Top of Record extracts
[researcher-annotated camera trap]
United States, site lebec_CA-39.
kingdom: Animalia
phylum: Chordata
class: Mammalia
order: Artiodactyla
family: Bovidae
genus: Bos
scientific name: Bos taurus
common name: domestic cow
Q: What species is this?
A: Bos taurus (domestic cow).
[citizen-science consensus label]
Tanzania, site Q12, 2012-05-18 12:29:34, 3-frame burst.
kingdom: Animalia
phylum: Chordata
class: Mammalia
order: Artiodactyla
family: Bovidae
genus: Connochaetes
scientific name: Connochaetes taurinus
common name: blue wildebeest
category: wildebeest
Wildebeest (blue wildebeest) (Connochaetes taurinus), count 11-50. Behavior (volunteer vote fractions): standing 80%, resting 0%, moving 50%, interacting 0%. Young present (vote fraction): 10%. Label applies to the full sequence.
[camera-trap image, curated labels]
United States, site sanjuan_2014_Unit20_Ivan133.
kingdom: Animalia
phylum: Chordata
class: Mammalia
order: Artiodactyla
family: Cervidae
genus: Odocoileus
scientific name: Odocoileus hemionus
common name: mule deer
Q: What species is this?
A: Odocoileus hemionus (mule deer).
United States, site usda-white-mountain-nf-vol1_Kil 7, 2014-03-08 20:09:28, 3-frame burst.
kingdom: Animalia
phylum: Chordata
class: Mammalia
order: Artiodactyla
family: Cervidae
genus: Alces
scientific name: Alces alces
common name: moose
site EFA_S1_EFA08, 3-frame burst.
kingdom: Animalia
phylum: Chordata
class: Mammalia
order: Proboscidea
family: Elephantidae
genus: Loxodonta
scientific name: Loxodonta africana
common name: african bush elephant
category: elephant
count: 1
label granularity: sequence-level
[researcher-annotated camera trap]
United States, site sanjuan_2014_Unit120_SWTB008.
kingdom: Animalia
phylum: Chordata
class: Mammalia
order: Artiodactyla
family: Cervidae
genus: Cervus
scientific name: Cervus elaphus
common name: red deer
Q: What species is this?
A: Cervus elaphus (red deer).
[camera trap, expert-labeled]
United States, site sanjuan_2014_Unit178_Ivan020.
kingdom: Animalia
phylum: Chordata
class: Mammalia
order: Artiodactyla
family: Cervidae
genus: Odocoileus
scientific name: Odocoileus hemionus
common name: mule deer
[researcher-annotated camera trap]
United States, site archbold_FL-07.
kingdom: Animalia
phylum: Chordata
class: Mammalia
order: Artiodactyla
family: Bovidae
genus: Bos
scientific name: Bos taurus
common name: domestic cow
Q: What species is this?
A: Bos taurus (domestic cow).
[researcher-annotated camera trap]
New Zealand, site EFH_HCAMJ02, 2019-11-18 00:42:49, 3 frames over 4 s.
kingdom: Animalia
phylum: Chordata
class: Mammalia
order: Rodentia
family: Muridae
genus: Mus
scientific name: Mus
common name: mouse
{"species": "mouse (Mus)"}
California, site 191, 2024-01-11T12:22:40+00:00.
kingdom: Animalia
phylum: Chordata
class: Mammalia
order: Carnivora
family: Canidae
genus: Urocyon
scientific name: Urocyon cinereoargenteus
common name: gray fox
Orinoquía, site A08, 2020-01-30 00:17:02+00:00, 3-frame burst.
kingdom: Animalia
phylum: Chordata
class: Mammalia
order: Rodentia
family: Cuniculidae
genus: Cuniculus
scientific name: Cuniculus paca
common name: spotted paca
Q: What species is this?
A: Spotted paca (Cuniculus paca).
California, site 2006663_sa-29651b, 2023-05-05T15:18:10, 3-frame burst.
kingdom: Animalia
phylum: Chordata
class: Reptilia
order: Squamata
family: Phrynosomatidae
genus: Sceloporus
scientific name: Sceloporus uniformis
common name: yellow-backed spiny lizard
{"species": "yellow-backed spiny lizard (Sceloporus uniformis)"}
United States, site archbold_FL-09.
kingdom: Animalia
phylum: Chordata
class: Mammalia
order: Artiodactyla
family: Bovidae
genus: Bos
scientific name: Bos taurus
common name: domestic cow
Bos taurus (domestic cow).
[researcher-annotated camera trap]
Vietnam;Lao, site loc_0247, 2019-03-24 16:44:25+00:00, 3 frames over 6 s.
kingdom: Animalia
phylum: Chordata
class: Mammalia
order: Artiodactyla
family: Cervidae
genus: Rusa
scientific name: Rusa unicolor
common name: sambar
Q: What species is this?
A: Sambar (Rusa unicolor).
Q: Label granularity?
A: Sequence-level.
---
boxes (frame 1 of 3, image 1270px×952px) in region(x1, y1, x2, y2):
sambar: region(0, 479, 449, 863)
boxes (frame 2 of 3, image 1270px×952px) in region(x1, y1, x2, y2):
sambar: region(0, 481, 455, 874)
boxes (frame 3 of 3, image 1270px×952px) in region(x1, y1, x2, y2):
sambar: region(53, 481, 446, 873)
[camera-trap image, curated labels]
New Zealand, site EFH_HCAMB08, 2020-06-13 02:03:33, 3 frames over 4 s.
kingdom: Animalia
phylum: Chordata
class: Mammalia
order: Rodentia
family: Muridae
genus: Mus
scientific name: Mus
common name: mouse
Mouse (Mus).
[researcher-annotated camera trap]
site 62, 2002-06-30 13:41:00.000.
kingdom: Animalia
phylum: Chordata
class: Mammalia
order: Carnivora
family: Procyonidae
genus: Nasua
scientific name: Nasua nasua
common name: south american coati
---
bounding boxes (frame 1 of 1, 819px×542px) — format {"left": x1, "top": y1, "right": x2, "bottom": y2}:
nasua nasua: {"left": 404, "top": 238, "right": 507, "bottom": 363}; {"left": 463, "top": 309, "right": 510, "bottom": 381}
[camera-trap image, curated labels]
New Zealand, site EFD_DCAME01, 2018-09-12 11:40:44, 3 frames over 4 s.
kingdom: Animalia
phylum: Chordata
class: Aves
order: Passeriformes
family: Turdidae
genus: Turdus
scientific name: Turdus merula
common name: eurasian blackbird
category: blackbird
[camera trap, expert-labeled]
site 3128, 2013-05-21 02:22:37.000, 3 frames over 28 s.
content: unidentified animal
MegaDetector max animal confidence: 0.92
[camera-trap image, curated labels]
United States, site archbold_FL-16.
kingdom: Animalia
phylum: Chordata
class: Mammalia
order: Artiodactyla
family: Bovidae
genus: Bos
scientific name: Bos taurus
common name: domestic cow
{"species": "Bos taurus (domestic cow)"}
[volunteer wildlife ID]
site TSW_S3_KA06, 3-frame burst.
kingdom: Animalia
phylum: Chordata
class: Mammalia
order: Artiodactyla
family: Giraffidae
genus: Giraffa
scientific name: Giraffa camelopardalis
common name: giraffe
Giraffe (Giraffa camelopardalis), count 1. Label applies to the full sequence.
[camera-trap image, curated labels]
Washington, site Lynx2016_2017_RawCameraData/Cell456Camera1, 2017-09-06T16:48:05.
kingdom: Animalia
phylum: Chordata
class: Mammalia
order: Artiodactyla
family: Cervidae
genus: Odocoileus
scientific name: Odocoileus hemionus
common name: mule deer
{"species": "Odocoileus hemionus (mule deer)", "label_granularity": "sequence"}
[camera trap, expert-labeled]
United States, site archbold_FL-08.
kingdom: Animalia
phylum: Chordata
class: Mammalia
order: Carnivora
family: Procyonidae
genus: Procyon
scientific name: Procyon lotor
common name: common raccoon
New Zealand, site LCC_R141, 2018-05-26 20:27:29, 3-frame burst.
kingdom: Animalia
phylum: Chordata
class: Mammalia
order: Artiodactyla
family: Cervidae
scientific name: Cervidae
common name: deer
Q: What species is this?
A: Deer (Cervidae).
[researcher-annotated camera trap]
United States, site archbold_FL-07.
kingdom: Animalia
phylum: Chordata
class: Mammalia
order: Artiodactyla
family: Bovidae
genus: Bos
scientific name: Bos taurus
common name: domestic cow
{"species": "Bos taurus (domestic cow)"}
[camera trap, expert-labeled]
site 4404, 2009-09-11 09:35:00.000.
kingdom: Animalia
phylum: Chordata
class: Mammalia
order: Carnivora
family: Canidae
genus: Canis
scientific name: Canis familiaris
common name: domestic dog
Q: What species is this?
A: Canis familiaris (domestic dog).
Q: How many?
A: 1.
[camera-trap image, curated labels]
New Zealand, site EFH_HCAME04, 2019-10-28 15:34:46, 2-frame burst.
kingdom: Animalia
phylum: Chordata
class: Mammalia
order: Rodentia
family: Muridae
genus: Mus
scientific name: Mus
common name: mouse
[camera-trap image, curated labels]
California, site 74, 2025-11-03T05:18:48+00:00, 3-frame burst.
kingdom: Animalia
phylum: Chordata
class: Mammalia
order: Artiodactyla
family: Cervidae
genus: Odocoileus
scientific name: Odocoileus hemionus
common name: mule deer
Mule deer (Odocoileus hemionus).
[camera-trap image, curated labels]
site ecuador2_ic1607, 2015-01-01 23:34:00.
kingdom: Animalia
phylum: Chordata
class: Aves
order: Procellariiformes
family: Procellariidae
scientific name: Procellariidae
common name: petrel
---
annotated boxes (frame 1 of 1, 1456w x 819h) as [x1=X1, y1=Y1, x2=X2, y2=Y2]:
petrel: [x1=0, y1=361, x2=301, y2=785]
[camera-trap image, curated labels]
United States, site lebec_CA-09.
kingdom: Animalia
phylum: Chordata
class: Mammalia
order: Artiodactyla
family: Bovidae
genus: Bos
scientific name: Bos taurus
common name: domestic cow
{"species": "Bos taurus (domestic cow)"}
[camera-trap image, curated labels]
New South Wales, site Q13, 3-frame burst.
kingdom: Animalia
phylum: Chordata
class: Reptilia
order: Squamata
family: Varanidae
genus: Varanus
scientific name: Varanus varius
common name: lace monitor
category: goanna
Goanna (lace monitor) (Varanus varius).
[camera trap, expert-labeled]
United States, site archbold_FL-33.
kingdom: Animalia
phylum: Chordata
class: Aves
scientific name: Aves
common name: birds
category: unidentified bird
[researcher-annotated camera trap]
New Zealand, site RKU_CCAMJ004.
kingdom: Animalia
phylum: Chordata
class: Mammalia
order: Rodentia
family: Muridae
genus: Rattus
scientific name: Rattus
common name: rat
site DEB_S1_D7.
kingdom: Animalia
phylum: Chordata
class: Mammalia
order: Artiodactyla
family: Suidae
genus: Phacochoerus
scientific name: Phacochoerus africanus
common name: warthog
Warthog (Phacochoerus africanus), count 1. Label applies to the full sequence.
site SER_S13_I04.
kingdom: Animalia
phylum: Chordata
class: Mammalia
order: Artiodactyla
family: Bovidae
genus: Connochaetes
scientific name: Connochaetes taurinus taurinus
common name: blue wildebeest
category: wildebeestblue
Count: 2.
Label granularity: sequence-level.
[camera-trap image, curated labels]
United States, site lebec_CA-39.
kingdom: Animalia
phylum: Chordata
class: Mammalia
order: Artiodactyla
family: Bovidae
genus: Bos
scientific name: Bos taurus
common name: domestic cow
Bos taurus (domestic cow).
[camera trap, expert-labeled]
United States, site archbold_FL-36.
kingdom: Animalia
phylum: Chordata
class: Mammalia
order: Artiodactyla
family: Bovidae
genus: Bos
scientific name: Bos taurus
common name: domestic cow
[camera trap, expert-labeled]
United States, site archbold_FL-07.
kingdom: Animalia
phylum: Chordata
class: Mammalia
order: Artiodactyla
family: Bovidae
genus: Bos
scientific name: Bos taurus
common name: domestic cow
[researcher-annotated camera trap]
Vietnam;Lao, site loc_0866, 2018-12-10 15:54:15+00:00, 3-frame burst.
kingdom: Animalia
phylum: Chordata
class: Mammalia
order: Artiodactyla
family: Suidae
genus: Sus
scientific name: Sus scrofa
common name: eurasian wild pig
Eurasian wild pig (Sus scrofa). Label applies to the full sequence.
Bottom of Record extracts
**Description of the task:**
Copy out each line of the data where the string "Zealand" appears.

**Expected output:**
New Zealand, site EFH_HCAMJ02, 2019-11-18 00:42:49, 3 frames over 4 s.
New Zealand, site EFH_HCAMB08, 2020-06-13 02:03:33, 3 frames over 4 s.
New Zealand, site EFD_DCAME01, 2018-09-12 11:40:44, 3 frames over 4 s.
New Zealand, site LCC_R141, 2018-05-26 20:27:29, 3-frame burst.
New Zealand, site EFH_HCAME04, 2019-10-28 15:34:46, 2-frame burst.
New Zealand, site RKU_CCAMJ004.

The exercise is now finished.